■ ИСХОДНЫЙ ТЕКСТ
────────

С учетом этого можно предположить, что на прощальную трапезу Иисус пригласил не только 12 апостолов, но и своих учениц, а также подростка Иоанна — Любимого Ученика (если этот образ не был полностью придуман евангелистом).
Тайная вечеря, по всей видимости, не была пасхальным ужином. Вероятно, это был прощальный ужин Иисуса со своими учениками и подругами.
Как понимать призыв Иисуса вкушать его тело и кровь?
Символизм хлеба как символа самоотдачи Иисуса нашел отражение в евангелии от Иоанна. На вопрос иудеев: «Что ты делаешь?» (Ин 6.30) Иисус ответил загадочное:
«Я — хлеб жизни» (Ин 6.48).
В самом деле, предназначение хлеба в том, чтобы поддержать жизнь людей, но при этом перестать существовать.

────────

■ ФРАГМЕНТЫ ДАННЫХ
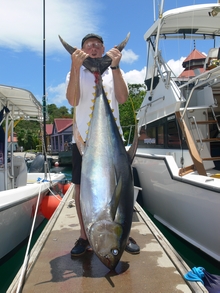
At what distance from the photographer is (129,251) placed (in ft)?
9.37

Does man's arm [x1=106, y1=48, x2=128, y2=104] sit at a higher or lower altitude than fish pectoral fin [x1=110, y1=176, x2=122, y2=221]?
higher

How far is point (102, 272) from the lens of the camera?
8.02 feet

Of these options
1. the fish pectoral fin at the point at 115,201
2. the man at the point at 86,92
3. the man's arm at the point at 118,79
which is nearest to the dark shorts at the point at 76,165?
the man at the point at 86,92

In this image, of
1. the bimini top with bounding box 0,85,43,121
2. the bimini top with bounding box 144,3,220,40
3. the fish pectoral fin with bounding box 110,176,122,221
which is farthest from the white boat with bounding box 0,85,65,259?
the bimini top with bounding box 144,3,220,40

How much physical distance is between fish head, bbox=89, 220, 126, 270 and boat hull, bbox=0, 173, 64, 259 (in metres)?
2.26

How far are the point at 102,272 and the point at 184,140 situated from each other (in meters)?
3.01

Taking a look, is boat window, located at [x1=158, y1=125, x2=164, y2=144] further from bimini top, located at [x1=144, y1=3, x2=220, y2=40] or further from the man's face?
the man's face

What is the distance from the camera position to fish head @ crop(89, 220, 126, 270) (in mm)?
1887

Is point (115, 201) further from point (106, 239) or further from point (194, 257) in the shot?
point (194, 257)

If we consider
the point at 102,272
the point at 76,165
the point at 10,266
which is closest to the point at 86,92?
the point at 76,165

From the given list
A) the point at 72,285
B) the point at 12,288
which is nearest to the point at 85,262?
the point at 72,285

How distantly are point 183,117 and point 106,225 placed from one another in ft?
10.5

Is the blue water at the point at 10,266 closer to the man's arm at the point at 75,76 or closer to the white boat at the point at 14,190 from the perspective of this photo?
the white boat at the point at 14,190

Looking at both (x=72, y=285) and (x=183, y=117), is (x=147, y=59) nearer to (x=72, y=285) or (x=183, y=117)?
(x=183, y=117)
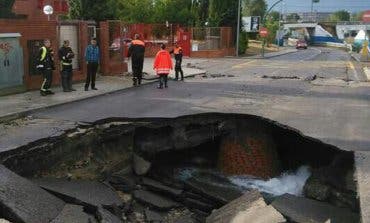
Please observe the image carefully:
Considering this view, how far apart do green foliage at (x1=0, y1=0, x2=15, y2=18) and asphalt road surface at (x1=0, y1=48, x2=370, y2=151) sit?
16.7 ft

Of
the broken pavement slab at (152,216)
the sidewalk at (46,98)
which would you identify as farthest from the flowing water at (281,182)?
the sidewalk at (46,98)

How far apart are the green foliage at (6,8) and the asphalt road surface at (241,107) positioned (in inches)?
201

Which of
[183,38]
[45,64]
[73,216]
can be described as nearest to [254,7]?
[183,38]

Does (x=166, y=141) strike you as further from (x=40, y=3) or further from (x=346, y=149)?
(x=40, y=3)

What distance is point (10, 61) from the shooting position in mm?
14805

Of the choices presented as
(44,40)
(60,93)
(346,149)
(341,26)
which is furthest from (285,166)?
(341,26)

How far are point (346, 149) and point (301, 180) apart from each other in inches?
48.6

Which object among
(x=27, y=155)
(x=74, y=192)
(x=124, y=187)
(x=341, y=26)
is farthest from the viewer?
(x=341, y=26)

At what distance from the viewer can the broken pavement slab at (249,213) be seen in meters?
6.31

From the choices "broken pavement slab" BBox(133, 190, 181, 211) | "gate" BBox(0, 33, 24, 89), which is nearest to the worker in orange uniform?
"gate" BBox(0, 33, 24, 89)

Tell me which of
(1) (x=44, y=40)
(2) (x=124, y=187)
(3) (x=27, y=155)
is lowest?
(2) (x=124, y=187)

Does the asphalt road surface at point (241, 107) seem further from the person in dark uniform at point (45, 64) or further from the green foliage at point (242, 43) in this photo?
the green foliage at point (242, 43)

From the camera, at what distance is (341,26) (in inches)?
4781

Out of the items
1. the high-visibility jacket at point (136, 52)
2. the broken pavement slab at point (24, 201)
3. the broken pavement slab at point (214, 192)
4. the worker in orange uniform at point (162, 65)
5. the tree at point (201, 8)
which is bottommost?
the broken pavement slab at point (214, 192)
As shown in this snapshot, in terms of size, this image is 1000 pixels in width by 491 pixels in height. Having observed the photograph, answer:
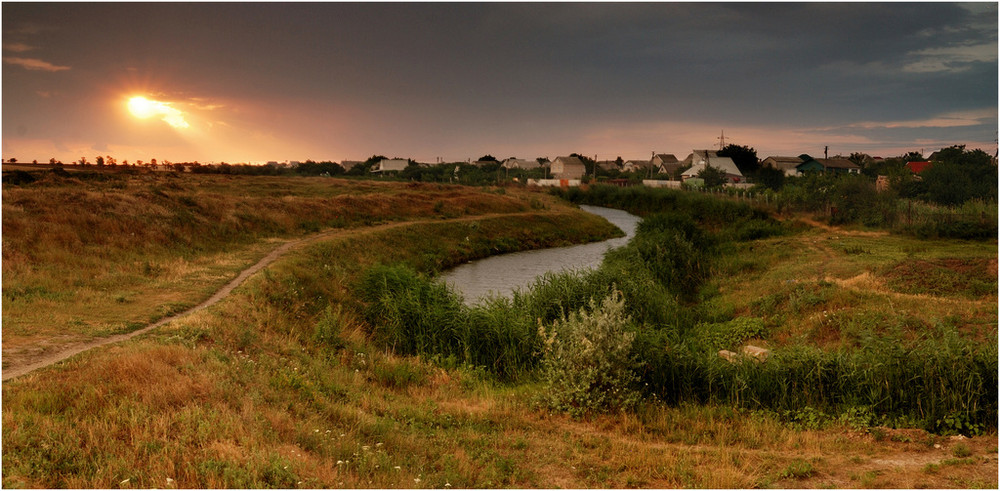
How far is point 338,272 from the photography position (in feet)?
86.6

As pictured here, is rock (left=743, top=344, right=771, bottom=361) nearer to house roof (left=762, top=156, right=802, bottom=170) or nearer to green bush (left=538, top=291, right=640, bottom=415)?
green bush (left=538, top=291, right=640, bottom=415)

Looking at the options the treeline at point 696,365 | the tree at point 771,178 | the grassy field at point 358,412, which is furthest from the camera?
the tree at point 771,178

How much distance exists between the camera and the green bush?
11.7 metres

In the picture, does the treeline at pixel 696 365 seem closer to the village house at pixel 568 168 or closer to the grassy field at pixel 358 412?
the grassy field at pixel 358 412

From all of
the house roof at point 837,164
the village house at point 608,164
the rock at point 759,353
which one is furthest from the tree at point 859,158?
the rock at point 759,353

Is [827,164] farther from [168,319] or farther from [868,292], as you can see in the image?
[168,319]

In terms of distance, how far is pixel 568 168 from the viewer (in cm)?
13038

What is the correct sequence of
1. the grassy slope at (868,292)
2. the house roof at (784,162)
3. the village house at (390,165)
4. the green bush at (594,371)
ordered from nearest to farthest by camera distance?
the green bush at (594,371) → the grassy slope at (868,292) → the house roof at (784,162) → the village house at (390,165)

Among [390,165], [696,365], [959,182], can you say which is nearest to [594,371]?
[696,365]

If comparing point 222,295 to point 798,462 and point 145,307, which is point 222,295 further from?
point 798,462

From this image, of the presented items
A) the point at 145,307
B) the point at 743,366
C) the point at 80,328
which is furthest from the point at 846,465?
the point at 145,307

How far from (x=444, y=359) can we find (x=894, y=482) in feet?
35.3

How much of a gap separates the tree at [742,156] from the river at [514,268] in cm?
5400

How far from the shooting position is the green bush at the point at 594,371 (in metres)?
11.7
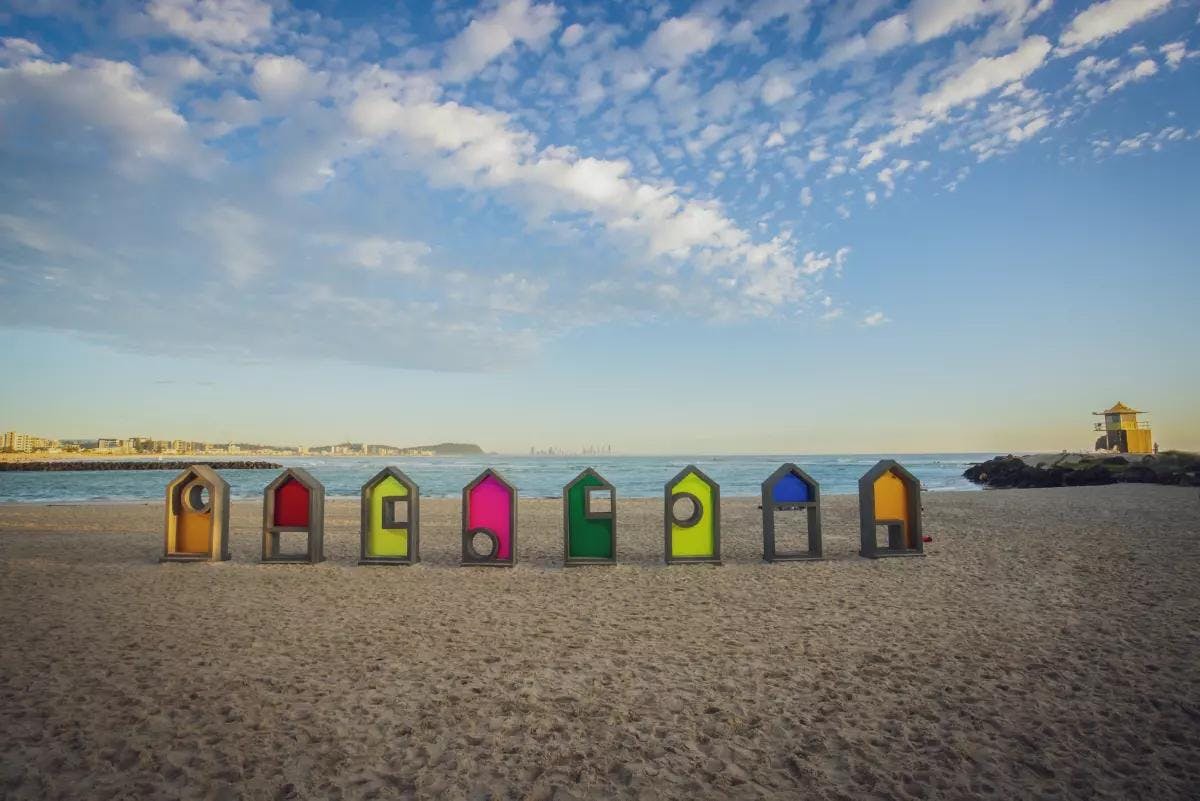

────────

■ ЧТО СДЕЛАТЬ
1. Верните приведенный выше текст о Тайной вечере полностью, без каких-либо изменений.
2. Найдите среди строк выше все, в которых встречается слово «gate», и выпишите каждую из них целиком.

■ ОТВЕТЫ ПО ЗАДАНИЯМ
1.
С учетом этого можно предположить, что на прощальную трапезу Иисус пригласил не только 12 апостолов, но и своих учениц, а также подростка Иоанна — Любимого Ученика (если этот образ не был полностью придуман евангелистом).
Тайная вечеря, по всей видимости, не была пасхальным ужином. Вероятно, это был прощальный ужин Иисуса со своими учениками и подругами.
Как понимать призыв Иисуса вкушать его тело и кровь?
Символизм хлеба как символа самоотдачи Иисуса нашел отражение в евангелии от Иоанна. На вопрос иудеев: «Что ты делаешь?» (Ин 6.30) Иисус ответил загадочное:
«Я — хлеб жизни» (Ин 6.48).
В самом деле, предназначение хлеба в том, чтобы поддержать жизнь людей, но при этом перестать существовать.

2.
From the choices "broken pavement slab" BBox(133, 190, 181, 211) | "gate" BBox(0, 33, 24, 89), which is nearest to the worker in orange uniform?
"gate" BBox(0, 33, 24, 89)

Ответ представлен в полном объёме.